━━ Material provided ━━
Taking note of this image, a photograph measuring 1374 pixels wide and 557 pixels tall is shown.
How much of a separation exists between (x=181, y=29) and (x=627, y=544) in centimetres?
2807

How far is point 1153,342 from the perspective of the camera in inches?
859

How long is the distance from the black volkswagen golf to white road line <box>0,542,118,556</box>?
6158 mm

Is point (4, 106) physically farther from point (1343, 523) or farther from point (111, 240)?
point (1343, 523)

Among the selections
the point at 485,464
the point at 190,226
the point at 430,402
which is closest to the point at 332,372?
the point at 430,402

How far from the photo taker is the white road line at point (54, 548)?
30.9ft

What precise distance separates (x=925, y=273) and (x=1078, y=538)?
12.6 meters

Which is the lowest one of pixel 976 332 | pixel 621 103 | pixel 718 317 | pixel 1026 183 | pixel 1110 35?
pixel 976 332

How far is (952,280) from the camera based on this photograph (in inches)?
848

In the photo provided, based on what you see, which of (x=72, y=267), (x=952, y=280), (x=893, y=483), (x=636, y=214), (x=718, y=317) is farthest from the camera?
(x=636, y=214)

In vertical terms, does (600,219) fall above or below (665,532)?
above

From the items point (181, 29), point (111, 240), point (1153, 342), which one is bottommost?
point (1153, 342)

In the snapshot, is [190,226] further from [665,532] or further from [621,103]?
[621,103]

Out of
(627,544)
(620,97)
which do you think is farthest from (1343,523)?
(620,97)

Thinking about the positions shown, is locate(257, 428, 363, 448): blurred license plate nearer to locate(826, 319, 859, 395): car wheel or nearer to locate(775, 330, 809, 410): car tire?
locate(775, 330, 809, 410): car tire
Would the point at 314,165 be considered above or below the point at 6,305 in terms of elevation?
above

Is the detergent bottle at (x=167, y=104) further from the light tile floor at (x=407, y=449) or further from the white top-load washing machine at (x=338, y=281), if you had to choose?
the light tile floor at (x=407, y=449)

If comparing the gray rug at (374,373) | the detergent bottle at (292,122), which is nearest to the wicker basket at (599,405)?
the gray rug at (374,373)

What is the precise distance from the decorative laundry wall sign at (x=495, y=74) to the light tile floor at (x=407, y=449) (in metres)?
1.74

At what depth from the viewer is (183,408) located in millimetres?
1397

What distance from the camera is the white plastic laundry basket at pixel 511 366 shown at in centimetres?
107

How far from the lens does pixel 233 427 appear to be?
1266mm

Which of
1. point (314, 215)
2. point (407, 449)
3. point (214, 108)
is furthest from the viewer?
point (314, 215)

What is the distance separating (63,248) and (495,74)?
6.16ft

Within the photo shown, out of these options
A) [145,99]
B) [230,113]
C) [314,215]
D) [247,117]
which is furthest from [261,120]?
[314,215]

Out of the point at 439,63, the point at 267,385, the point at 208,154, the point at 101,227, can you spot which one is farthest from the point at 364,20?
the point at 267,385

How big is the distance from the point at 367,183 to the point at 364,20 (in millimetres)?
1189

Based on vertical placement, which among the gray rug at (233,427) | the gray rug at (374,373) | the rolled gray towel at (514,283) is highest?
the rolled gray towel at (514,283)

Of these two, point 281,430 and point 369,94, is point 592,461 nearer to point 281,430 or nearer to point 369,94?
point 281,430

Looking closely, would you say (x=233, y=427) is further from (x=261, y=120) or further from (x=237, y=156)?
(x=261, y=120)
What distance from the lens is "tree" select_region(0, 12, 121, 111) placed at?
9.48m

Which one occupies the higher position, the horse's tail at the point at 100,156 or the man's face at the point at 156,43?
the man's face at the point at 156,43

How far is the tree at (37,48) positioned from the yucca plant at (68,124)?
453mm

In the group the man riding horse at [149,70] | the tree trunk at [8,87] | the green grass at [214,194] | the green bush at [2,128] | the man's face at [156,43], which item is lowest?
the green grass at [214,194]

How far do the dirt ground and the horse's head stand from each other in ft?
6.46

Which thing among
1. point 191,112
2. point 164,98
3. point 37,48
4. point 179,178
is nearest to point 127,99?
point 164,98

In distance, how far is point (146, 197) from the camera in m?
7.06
━━━
Given problem
Change every "camera" in the material to "viewer" and reproduce all other lines unaltered.

Full answer
Taking note of this image, a photograph measuring 1374 pixels wide and 557 pixels tall is shown.
How much of a separation exists between (x=181, y=29) and (x=627, y=544) in centimetres?
2807

How far is point 1153,342 from the perspective of the viewer in inches?
859

How long is the distance from the black volkswagen golf to white road line <box>0,542,118,556</box>?
6158 mm

Is point (4, 106) physically farther from point (1343, 523) or farther from point (111, 240)?
point (1343, 523)

Among the selections
the point at 485,464
the point at 190,226
the point at 430,402
which is closest to the point at 332,372?
the point at 430,402

How far from the photo taker is the white road line at point (54, 548)?
30.9ft

What precise distance separates (x=925, y=273) and (x=1078, y=538)?
12.6 meters

Which is the lowest one of pixel 976 332 | pixel 621 103 | pixel 718 317 | pixel 1026 183 | pixel 1110 35?
pixel 976 332

How far is (952,280) from the viewer based on this photograph (in inches)?
848

In the photo provided, based on what you see, which of (x=72, y=267), (x=952, y=280), (x=893, y=483), (x=636, y=214), (x=718, y=317) is farthest from the viewer?
(x=636, y=214)

In vertical terms, does (600,219) fall above or below (665,532)?
above

From the items point (181, 29), point (111, 240), point (1153, 342), which one is bottommost?
point (1153, 342)

In the snapshot, is [190,226] further from [665,532] or further from [621,103]?
[621,103]

Out of
(627,544)
(620,97)
which do you think is farthest from (1343,523)?
(620,97)

Thinking about the positions shown, is locate(257, 428, 363, 448): blurred license plate nearer to locate(826, 319, 859, 395): car wheel or nearer to locate(775, 330, 809, 410): car tire?
locate(775, 330, 809, 410): car tire
Would the point at 314,165 be considered above or below the point at 6,305 in terms of elevation?
above

Is the detergent bottle at (x=167, y=104) further from the light tile floor at (x=407, y=449) or further from the white top-load washing machine at (x=338, y=281), if you had to choose?
the light tile floor at (x=407, y=449)

If comparing the gray rug at (374,373) | the detergent bottle at (292,122), which is nearest to the wicker basket at (599,405)?
the gray rug at (374,373)

What is the precise distance from the decorative laundry wall sign at (x=495, y=74) to the light tile floor at (x=407, y=449) (in metres)?
1.74

At what depth from the viewer is (183,408) located in millimetres?
1397

What distance from the viewer is the white plastic laundry basket at pixel 511 366 shown at in centimetres?
107

How far from the lens does pixel 233 427 appear to be?
1266mm

Which of
1. point (314, 215)
2. point (407, 449)
3. point (214, 108)
is furthest from the viewer?
point (314, 215)

What is the distance separating (63,248) and (495,74)?
6.16ft

Within the photo shown, out of these options
A) [145,99]
B) [230,113]
C) [314,215]
D) [247,117]
which is furthest from [261,120]?
[314,215]

Out of the point at 439,63, the point at 267,385, the point at 208,154, the point at 101,227, can you spot which one is farthest from the point at 364,20?
the point at 267,385

How big is the distance from the point at 367,183 to the point at 364,20 (in millimetres)?
1189

Based on vertical placement, which among the gray rug at (233,427) | the gray rug at (374,373) | the rolled gray towel at (514,283) is highest?
the rolled gray towel at (514,283)

Of these two, point 281,430 and point 369,94, is point 592,461 nearer to point 281,430 or nearer to point 369,94?
point 281,430

Looking closely, would you say (x=233, y=427) is further from (x=261, y=120) or further from (x=237, y=156)?
(x=261, y=120)
What distance from the lens is "tree" select_region(0, 12, 121, 111) placed at?
9.48m

Which one occupies the higher position, the horse's tail at the point at 100,156 or the man's face at the point at 156,43?
the man's face at the point at 156,43

How far is the tree at (37,48) positioned from the yucca plant at (68,124)?
453mm

In the group the man riding horse at [149,70] | the tree trunk at [8,87] | the green grass at [214,194] | the green bush at [2,128] | the man's face at [156,43], which item is lowest?
the green grass at [214,194]

How far do the dirt ground and the horse's head stand from each other in ft?
6.46

Which thing among
1. point 191,112
2. point 164,98
3. point 37,48
4. point 179,178
is nearest to point 127,99?
point 164,98

In distance, how far is point (146, 197) from the viewer in m?
7.06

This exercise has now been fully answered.